Bengali Empathetic LLaMA 🇧🇩
Fine-tuned LLaMA 3.1-8B-Instruct for empathetic Bengali conversations using LoRA (Low-Rank Adaptation).
📖 Table of Contents
- Model Description
- Training Details
- Evaluation Results
- Sample Responses
- Design Decisions & Trade-offs
- Architecture & OOP Design
- Usage
- Challenges Faced
- Future Improvements
- Files in This Repository
Model Description
This model is a LoRA fine-tuned version of Meta's LLaMA 3.1-8B-Instruct, specifically trained to generate compassionate and empathetic responses in Bengali.
What This Model Does
- Input: Bengali text expressing emotions (sadness, happiness, frustration, etc.)
- Output: Empathetic Bengali response with emotional understanding
Example
Input: আমি খুব একা অনুভব করছি। (I feel very lonely)
Output: হ্যাঁ, এটা খুব কঠিন। কিন্তু আমি আশা করি আপনি শীঘ্রই একজন বন্ধু পাবেন।
(Yes, this is very hard. But I hope you will find a friend soon.)
Training Details
Training History
❌ First Attempt (Interrupted - Progress Lost)
Our initial training with optimal settings was interrupted at 66% completion due to Kaggle session timeout:
| Setting | Value |
|---|---|
| Data | 100% (10,749 samples) |
| Epochs | 3 |
| Max Length | 384 tokens |
| Progress | 5,329 / 8,061 steps (66%) |
Loss Progression (Before Interruption):
| Step | Training Loss | Validation Loss |
|---|---|---|
| 500 | 0.4459 | - |
| 1000 | 0.3869 | - |
| 2000 | 0.3292 | 0.3281 |
| 3000 | 0.2450 | - |
| 4000 | 0.2351 | 0.2642 |
| 5000 | 0.2093 | - |
| 5329 | Session Timeout | - |
⚠️ If completed, this training would have achieved ~0.18-0.20 final loss with significantly better quality. The checkpoint was lost because saves were configured every 2000 steps, and the session crashed before the next save.
✅ Second Attempt (Completed Successfully)
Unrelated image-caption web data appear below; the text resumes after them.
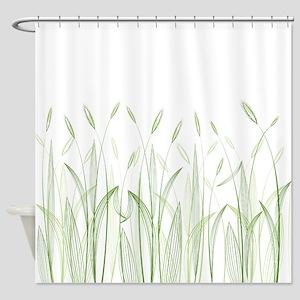 Delicate Grasses Shower Curtain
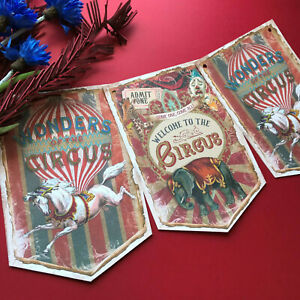 Vintage Style Circus Bunting Retro Banner Home Decor Kids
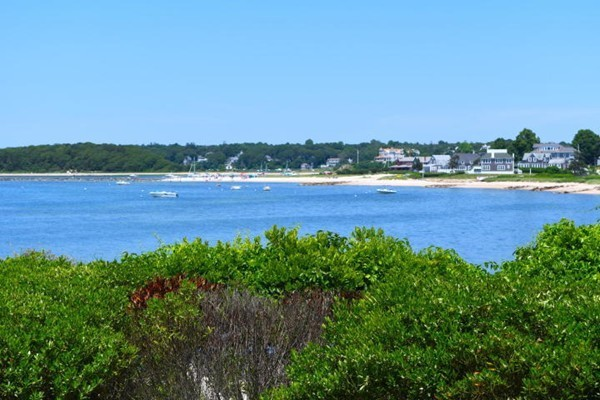 53 Bryant Point Road Falmouth MA 02556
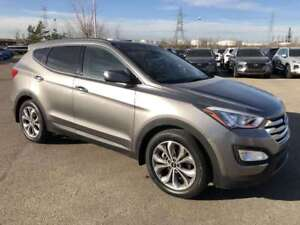 2016 Hyundai Santa Fe Sport Limited 2.0T- AWD, Turbo, Back Up Ca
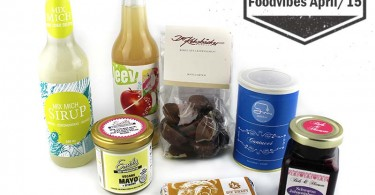 Foodvibes Apri DieCheckerin.de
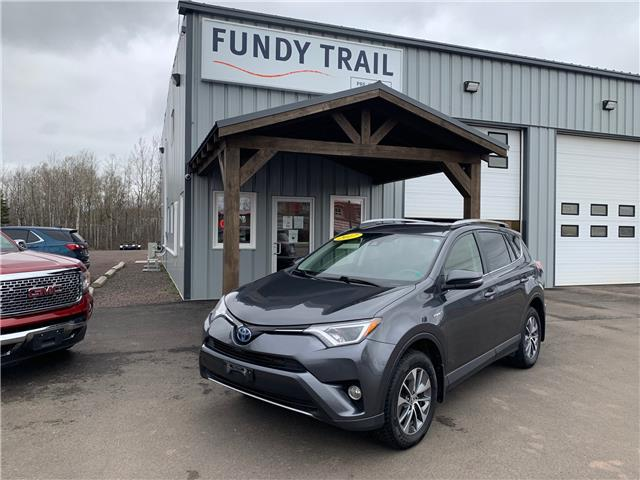 2017 Toyota RAV4 Hybrid LE+ (Stk: 1921a) in Sussex - Image 1 of 11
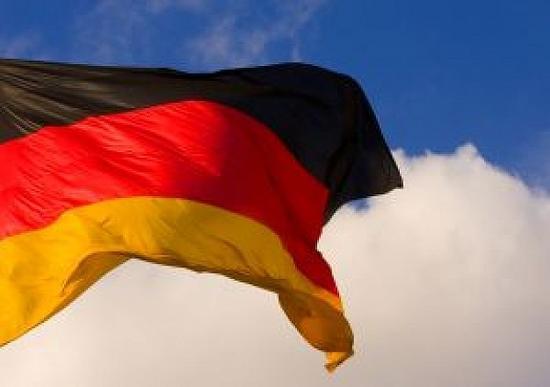 德国学生状告老师临时调课 当地法院已受理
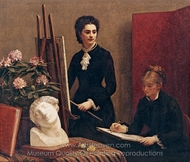 Drawing Lesson in the Workshop painting reproduction, Henri Fantin-Latour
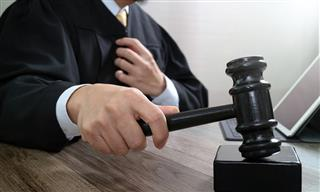 Insurer prevails in TCPA-related coverage dispute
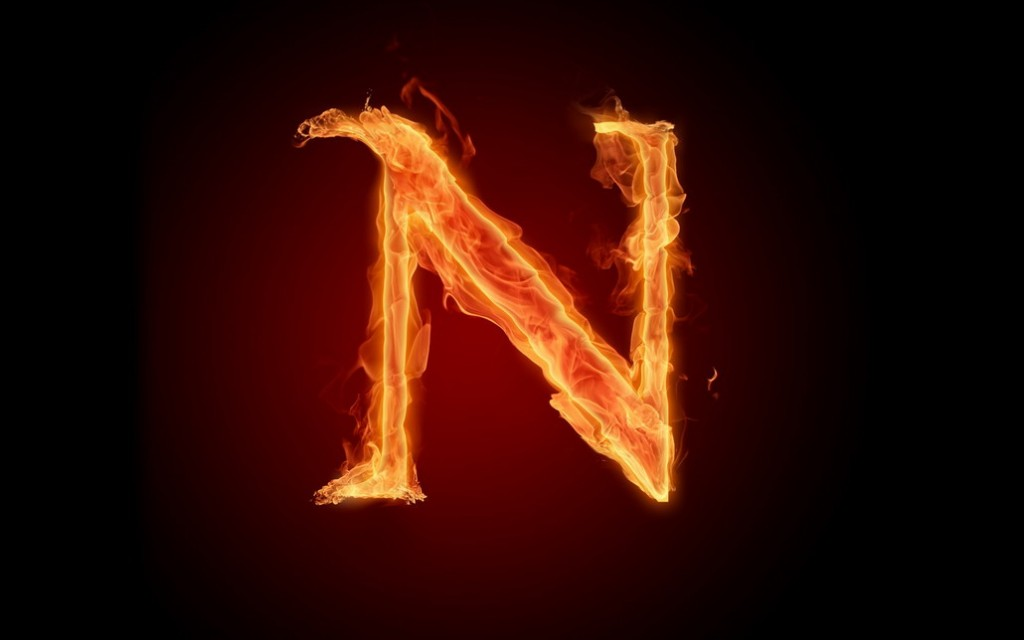 N wallpapers hd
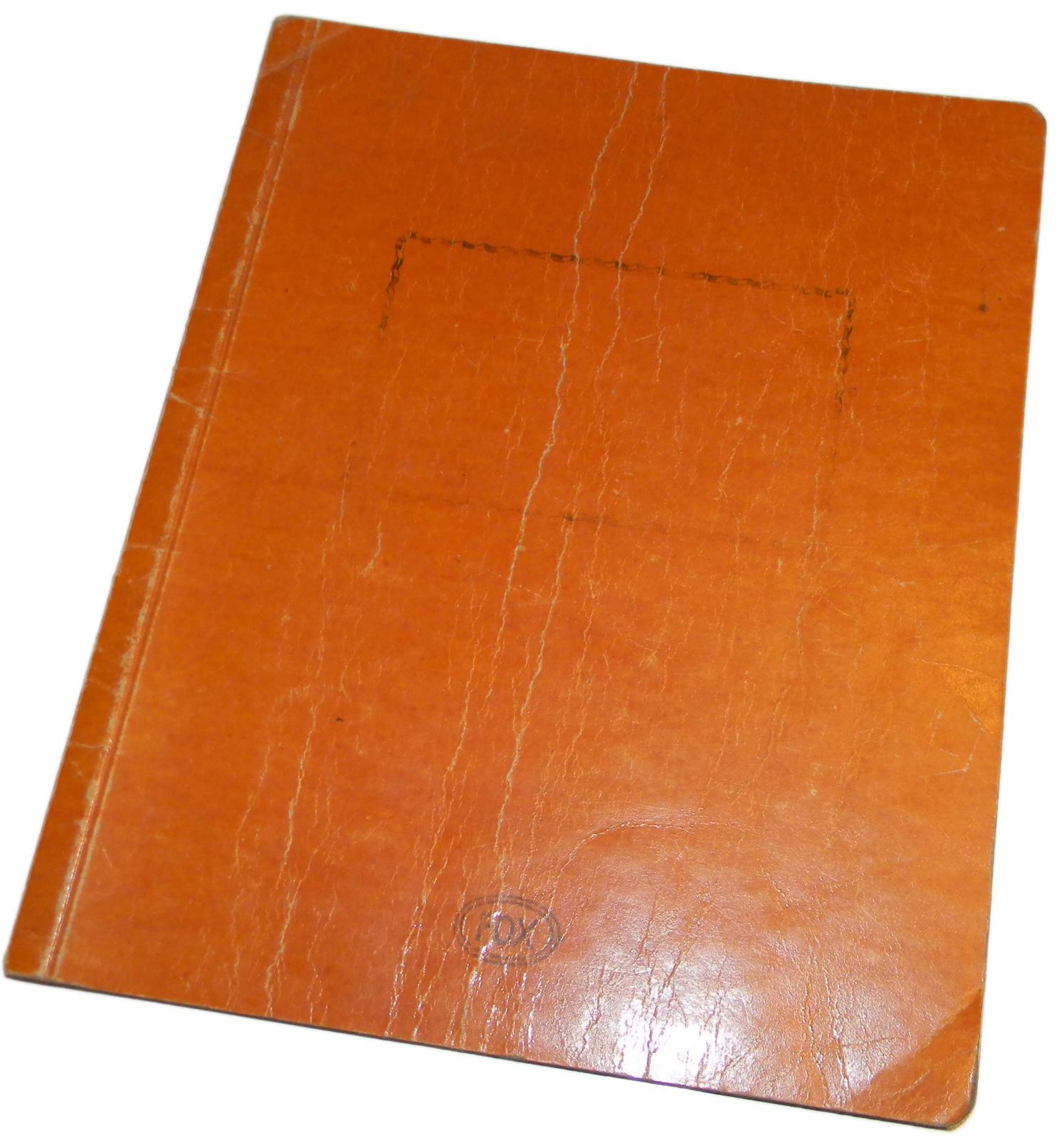 LW observers notebook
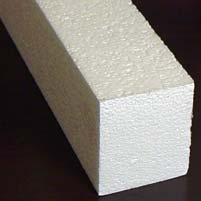 Concrete Casting Forming System Foam Rails
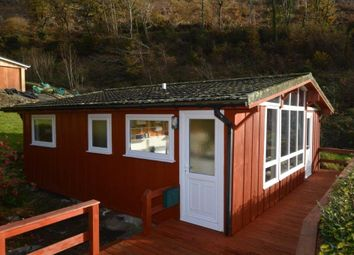 Thumbnail 3 bed mobile/park home for sale in Aberdovey Lodge Park, Aberdyfi, Gwynedd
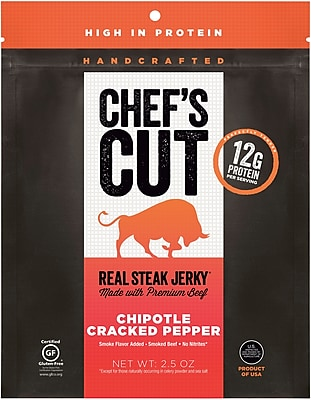 Chef's Cut, Chipotle Pepper Steak Jerky, 2.5 oz.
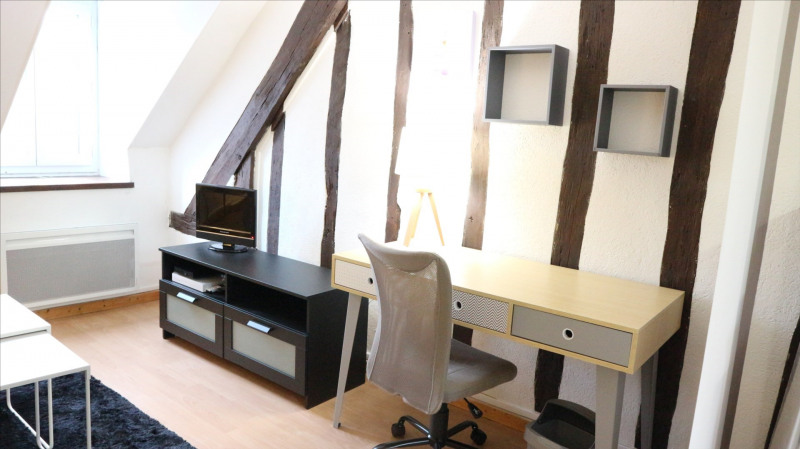 Rental apartment Fontainebleau 670€ CC - Picture 4
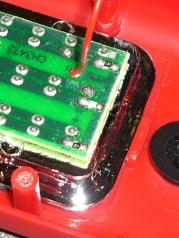 LED equalizing resistors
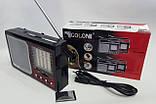 Радіо Golon RX-3040R, фото 2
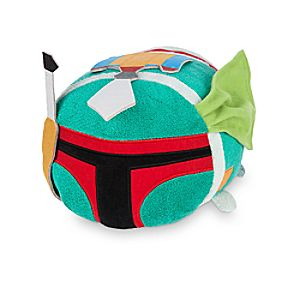 Boba Fett Tsum Tsum Plush - Medium - 11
With remaining GPU quota (~3 hours), we completed a condensed training:
| Setting | Value |
|---|---|
| Data | 40% sample (4,299 samples) |
| Epochs | 2 |
| Max Length | 256 tokens |
| Training Time | 3.26 hours |
| Platform | Kaggle Tesla T4 (16GB VRAM) |
Final Results:
| Metric | Value |
|---|---|
| Training Loss | 0.4190 |
| Validation Loss | 0.3651 |
LoRA Configuration
| Parameter | Value | Explanation |
|---|---|---|
| Rank (r) | 16 | Number of trainable parameters per layer. Higher = more capacity but more memory |
| Alpha | 32 | Scaling factor (alpha/r = 2x multiplier) |
| Dropout | 0.05 | Light regularization to prevent overfitting |
| Target Modules | 7 layers | All attention (q,k,v,o) + MLP (gate, up, down) projections |
Training Hyperparameters
| Parameter | Value |
|---|---|
| Optimizer | paged_adamw_8bit |
| Learning Rate | 3e-4 |
| LR Scheduler | Cosine |
| Warmup Ratio | 0.05 |
| Batch Size | 4 |
| Gradient Accumulation | 1 |
| Precision | FP16 (Mixed Precision) |
| Gradient Checkpointing | Enabled |
| Quantization | 4-bit NF4 |
Evaluation Results
| Metric | Score | Interpretation |
|---|---|---|
| BLEU-1 | 0.0613 | Unigram word overlap |
| BLEU-2 | 0.0251 | Bigram overlap |
| BLEU-4 | 0.0098 | 4-gram overlap |
| ROUGE-1 | 0.0117 | Unigram recall |
| ROUGE-2 | 0.0000 | Bigram recall |
| ROUGE-L | 0.0117 | Longest common subsequence |
| Perplexity | 1.9493 | Model confidence (lower = better) |
Why Are BLEU/ROUGE Scores Low?
This is expected and normal for empathetic response generation. Here's why:
Multiple Valid Responses: There are many ways to express empathy
- Reference: "আমি দুঃখিত" (I'm sorry)
- Generated: "এটা কঠিন হবে" (This must be hard)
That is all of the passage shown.